**RECORDED DATA:**
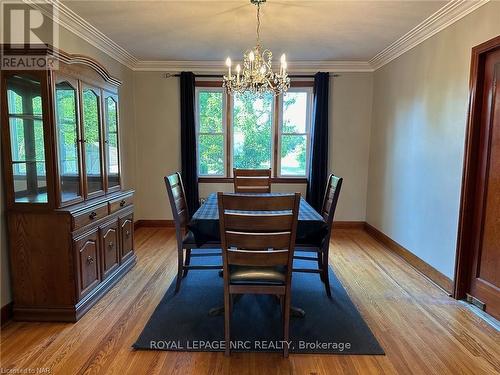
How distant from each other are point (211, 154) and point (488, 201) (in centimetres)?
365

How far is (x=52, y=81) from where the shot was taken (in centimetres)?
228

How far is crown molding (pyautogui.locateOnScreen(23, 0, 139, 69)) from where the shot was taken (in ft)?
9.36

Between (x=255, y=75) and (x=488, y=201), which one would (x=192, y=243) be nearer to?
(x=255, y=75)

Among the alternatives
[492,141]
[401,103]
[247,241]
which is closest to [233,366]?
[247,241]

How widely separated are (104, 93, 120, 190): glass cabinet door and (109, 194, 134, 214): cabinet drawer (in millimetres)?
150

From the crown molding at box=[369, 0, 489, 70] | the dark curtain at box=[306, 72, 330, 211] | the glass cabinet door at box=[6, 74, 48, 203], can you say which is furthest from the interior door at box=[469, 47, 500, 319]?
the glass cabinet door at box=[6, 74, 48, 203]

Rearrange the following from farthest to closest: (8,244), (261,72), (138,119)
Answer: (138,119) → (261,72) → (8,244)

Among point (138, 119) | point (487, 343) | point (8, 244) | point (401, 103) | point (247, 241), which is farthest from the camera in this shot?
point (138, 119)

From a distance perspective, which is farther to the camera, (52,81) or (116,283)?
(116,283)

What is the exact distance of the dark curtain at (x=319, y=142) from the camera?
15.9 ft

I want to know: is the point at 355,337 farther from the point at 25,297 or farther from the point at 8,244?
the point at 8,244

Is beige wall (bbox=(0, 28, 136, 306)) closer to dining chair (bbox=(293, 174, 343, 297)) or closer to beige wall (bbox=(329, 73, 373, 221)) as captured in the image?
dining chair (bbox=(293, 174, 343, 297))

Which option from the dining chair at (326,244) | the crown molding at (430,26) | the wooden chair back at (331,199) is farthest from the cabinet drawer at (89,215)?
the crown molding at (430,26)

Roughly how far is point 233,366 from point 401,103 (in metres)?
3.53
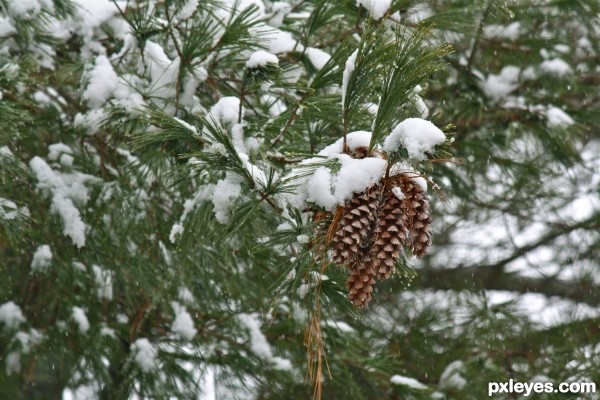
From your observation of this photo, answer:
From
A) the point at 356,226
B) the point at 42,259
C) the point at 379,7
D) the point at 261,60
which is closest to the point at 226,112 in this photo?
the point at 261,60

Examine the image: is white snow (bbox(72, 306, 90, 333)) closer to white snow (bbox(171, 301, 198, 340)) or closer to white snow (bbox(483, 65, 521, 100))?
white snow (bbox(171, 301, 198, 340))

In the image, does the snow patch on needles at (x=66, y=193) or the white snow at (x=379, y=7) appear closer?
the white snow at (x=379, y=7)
--
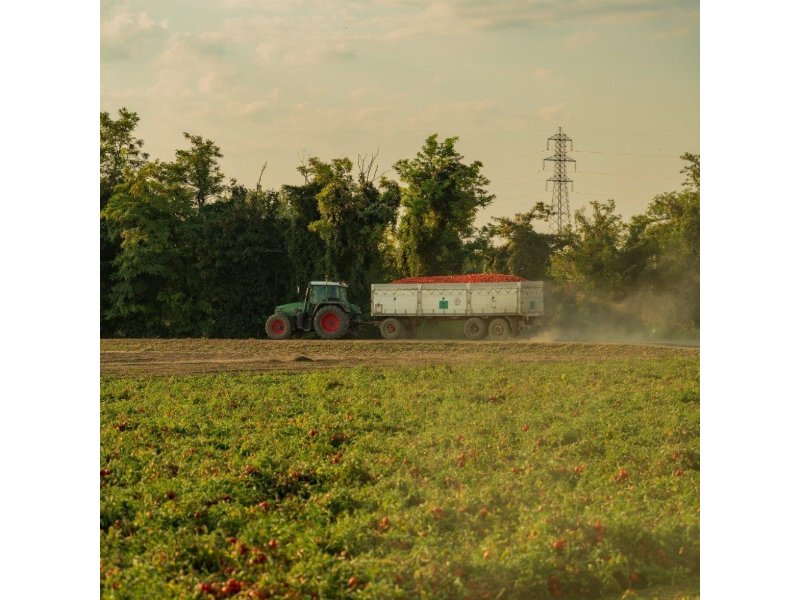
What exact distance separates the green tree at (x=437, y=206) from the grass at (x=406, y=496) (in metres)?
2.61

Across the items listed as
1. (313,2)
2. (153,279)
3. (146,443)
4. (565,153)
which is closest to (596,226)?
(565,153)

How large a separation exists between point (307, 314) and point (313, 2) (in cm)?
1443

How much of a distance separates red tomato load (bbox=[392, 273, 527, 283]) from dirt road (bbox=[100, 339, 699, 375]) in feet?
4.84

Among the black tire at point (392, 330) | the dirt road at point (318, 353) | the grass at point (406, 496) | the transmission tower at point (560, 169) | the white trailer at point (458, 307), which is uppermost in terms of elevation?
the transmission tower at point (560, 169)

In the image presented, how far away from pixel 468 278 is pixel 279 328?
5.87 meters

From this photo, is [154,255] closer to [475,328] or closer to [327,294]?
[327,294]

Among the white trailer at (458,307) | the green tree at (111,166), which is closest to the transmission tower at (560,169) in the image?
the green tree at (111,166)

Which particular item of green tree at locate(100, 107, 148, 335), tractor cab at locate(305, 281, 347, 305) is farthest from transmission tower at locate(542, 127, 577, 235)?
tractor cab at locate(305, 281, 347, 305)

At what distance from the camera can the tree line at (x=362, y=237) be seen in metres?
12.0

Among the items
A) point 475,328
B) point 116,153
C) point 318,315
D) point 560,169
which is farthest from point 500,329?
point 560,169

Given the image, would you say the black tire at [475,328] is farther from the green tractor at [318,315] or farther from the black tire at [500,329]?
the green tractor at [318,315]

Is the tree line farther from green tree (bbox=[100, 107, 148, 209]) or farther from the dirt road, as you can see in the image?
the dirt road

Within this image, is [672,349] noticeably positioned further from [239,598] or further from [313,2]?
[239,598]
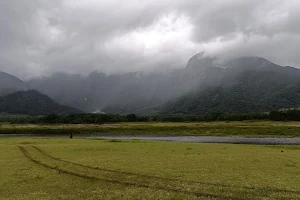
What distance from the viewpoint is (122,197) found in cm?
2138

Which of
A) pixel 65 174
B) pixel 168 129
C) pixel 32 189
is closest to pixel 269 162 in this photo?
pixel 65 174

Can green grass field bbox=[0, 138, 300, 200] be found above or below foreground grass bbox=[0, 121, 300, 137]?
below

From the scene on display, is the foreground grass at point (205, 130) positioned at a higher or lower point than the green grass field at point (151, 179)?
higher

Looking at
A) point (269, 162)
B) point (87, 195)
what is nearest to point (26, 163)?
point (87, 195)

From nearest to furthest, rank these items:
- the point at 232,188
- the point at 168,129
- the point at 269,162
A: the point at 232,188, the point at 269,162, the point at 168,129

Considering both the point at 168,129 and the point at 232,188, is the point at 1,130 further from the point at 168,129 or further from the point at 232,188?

**INSTRUCTIONS TO FOLLOW:**
Extract and reproduce, unchanged, the lines of the records starting at the line containing "How far is crown" and ending after the line containing "Answer: (138,119) → (261,72) → (8,244)", with both of those lines included.

**RESULT:**
How far is crown molding (pyautogui.locateOnScreen(23, 0, 139, 69)) from where the shot was taken (in ft)?
9.36

Between (x=255, y=75) and (x=488, y=201), which one would (x=192, y=243) be nearer to?
(x=255, y=75)

Among the alternatives
[492,141]
[401,103]
[247,241]
which is closest to [233,366]?
[247,241]

How widely separated are (104, 93, 120, 190): glass cabinet door and (109, 194, 134, 214): cabinet drawer (in millimetres)?
150

From the crown molding at box=[369, 0, 489, 70] | the dark curtain at box=[306, 72, 330, 211] | the glass cabinet door at box=[6, 74, 48, 203], can you say which is furthest from the interior door at box=[469, 47, 500, 319]?
the glass cabinet door at box=[6, 74, 48, 203]

Rearrange the following from farthest to closest: (8,244), (261,72), (138,119)
Answer: (138,119) → (261,72) → (8,244)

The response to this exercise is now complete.